Minggu, 12 Desember 2010

Di Arung Jeram Cinta

Tia menatap putri sulungnya dengan wajah memelas. Begitu pula Arman, yang memasang tampang tidak kalah gelisah dengan istrinya. Sampai-sampai tak tahan Nada melihat kedua orang tuanya yang sebentar lagi pasti mengiba-iba supaya ia tidak memutuskan pertunangannya dengan Danar.
"Sudahlah, Nak, maafkan saja Danar, "ujar Tia melontarkan senyum lembutnya. "Mungkin dia cuma khilaf."
Hah? Nada melongo. Khilaf kok sampai dua belas kali? Khilaf apa ketagihan?
"Ibumu benar, Nada, "kali ini Arman menimpali. "Hitung-hitung latihan kalau nanti suamimu selingkuh, kamu sudah tahan banting..., "kata-kata pria empat puluh tujuh tahun itu terhenti demi melihat istrinya yang membelalak gusar ke arahnya.
"Eh, apa katamu, Pak?
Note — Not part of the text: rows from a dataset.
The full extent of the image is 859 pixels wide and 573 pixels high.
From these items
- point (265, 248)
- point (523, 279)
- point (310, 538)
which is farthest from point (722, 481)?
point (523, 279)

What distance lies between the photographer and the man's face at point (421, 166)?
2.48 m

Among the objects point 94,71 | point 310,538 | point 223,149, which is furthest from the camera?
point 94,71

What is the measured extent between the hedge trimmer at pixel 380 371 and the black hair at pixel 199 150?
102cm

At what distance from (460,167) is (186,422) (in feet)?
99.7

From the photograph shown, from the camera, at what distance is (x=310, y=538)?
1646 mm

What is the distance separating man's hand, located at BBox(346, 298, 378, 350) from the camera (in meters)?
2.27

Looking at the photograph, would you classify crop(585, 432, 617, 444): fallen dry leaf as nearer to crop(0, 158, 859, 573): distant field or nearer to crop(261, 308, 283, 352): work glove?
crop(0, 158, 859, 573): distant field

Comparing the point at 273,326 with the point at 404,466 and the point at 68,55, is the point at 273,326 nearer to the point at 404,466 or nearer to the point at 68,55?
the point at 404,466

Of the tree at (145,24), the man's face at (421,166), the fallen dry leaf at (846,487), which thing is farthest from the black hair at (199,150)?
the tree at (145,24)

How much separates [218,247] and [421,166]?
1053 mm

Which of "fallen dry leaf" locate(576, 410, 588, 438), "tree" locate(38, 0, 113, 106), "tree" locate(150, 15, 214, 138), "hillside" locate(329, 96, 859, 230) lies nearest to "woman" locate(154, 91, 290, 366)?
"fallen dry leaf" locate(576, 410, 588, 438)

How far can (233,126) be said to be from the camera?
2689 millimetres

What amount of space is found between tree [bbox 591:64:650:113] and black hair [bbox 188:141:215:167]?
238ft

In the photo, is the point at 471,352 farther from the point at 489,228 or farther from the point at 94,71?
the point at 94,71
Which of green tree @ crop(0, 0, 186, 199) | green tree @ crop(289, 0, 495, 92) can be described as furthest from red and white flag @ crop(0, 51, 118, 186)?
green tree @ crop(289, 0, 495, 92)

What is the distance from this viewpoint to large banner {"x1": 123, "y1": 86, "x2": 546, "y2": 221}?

Ayo, ulangi!"
"Ah, Ibu, "Arman salah tingkah. "Bukan begitu maksud Bapak...."
"Bukan begitu apanya?"Tia melotot sewot. "Jadi Bapak senang ya kalau punya menantu hobi selingkuh?!"
Arman memandang anak gadisnya, minta pertolongan pertama pada kecelakaan! Gawat, gawat! Nada menggeleng. Arman pasrah menunggu nasib.
"Aaah, jangan-jangan Bapak sendiri yang suka selingkuh!" tiba-tiba saja Tia yang semula duduk manis di tempatnya kini telah berdiri di hadapan suaminya. Sambil bertolak pinggang.
"Lho, Bu, kok topiknya jadi ganti, sih?"Arman berusaha mengalihkan perhatian istrinya. "Kita tadi bicara soal apa?"
"Bapak juga yang mulai."
"Lho kok jadi Bapak yang disalahkan?"
Nada menghela napas panjang. "Sudahlah, Ibu, Bapak, "ujarnya. "Tidak usah ribut-ribut. Ini sudah jam delapan malam, nanti tetangga jadi terganggu. Pokoknya keputusan saya sudah mantap, bulat, dan tidak dapat diganggu gugat."
Tia cepat-cepat meraih tangan putrinya lembut. "Apa kamu tidak malu, Nak? Kalau kalian putus, apa kata tetangga nanti? Belum lagi mereka yang tukang gosip."
Nada balas menatap ibunya dalam-dalam. "Bu, "katanya lembut. "Jadi Ibu lebih memikirkan malu daripada kebahagiaan saya? Ibu lebih suka saya mendapat suami bekas piala bergilir daripada harus menanggung malu?"
Bukan hanya Tia yang tercengang mendengar uraian Nada, Arman juga. "Tunggu, "sela Arman. "Piala bergilir katamu? Apa maksudmu?"
Nada mengatur napas lebih dulu sebelum menjawab pertanyaan ayahnya. "Selama ini saya sudah menghitung berapa kali Danar berkencan dengan banyak wanita lain di belakangku. Dikiranya aku ini bodoh, jadi gampang saja dibohongi."
"Mungkin cuma teman bisnis."
"Bapak masih saja membela dia?"dengan geram Nada mengeluarkan ponsel dari saku gaunnya. "Silakan Bapak lihat, "katanya setelah mengutak-atik ponselnya sejenak.
Dengan rasa penasaran Arman menerima ponsel yang disodorkan putrinya.


"Sejak itu aku trauma menjalin hubungan serius dengan laki-laki. Aku takut luka hatiku yang belum sembuh benar kembali berdarah."
Tantra belum menyahut sepatah kata pun.
"Aku menganggap mereka cuma cari enaknya saja sampai...."
"Sampai?"Tantra tampak tak sabar.
"Sampai aku bertemu denganmu dan akhirnya menyadari bahwa aku juga menaruh perasaan yang sama sepertimu...."
Tantra tertegun. Ia tidak habis mengerti kalau memang Nada memiliki perasaan yang sama, bahkan bersedia menjadi istrinya, seharusnya guling pembatas di tengah-tengah ranjang itu bisa berpindah tempat.